Maksym Maksymov takes the stage and explains the advantages of a co-operative elevator. It would offer storage facilities, plus cleaning and drying. It would also blend grains for sale by the pool, and he says it would provide these services for half the price charged by surrounding elevators, according to the team’s market study.
The project would be built in three phases: a first silo of 20,000 tonnes would be built near the main railway, followed by two other silos of 10,000 tonnes each.
Questions fill the room, especially regarding the financial obligations on the farmers. There are answers too, but suddenly, voices and tension increase. One farmer gets up and quickly walks out of the room, followed by almost everyone else.
What happened?
“The first draft of this project was laid out five years ago. Each time, the Canadians change the rules,” Leonid Chernoknijiyj, president of the local grain producers association told us through an interpreter.
The issue is farmer control. Under the original plan, farmers would have had 80 per cent control of the co-op. Under the new plan, they’d get only 30 per cent.

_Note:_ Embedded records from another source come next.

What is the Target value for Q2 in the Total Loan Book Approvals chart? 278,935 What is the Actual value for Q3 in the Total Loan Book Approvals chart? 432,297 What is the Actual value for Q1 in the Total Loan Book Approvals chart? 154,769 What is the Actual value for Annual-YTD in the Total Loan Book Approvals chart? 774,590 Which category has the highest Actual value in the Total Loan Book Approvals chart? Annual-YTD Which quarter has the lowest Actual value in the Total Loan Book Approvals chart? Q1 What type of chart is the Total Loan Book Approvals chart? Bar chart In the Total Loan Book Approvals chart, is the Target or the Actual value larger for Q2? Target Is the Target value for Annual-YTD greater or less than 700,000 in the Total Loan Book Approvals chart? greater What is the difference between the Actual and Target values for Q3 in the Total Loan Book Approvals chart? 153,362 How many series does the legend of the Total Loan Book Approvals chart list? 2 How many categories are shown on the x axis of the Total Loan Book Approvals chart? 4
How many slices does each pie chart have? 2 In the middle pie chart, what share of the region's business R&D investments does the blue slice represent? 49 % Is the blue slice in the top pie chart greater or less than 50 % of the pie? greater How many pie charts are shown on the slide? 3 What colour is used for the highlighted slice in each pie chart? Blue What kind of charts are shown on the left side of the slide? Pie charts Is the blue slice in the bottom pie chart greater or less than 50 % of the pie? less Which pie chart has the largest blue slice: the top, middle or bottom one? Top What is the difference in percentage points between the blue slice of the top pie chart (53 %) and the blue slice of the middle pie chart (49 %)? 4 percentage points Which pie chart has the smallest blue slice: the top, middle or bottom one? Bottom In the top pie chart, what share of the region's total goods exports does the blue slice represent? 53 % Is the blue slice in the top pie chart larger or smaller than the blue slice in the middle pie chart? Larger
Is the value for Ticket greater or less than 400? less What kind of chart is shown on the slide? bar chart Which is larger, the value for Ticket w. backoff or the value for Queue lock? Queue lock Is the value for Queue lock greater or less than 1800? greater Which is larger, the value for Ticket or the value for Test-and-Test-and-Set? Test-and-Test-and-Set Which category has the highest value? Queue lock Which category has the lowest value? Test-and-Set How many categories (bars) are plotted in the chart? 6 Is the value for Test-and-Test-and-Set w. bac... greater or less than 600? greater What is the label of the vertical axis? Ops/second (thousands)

The reason, says Côté, is that the elevator would be managed as a part of a larger union of co-operatives. “We are not coming to Ukraine to build one or two elevators,” Côté says. “The goal is to spread the co-op movement all over the country.”
Only three producers remained in the room to discuss the project. Among them, they farm less than 500 acres, and produce less than 500 tonnes of grains.
The Canadian team seems very far from its objective to rally at least 70 producers to get the critical mass necessary to erect the first silo.
At the dinner following the disastrous meeting, presided by Chernoknijiyj, the few toasts filled with local vodka don’t quite warm the atmosphere, but Ukrainians and Canadians promise they will work out their differences.
According to Vadim Udovitskiy, chief of Dnipropetrovsk’s agriculture department, it is very hard for the Ukrainian producers, having only known state farms for more than 60 years. “Our producers don’t realize that they can take individual business decisions within a collective movement,” says Udovitskiy.
Undeterred by this first meeting, Camil Côté is now rethinking his strategy.
Four years ago, he launched a similar program in the dairy sector and today seven dairy co-ops operate in the country. These co-ops have doubled the annual net returns of 1,100 dairy producers, using better feed management and better animal genetics to increase milk production.
“We have done it in the dairy sector,” says Côté. “I don’t see why we would not succeed in the grain sector.”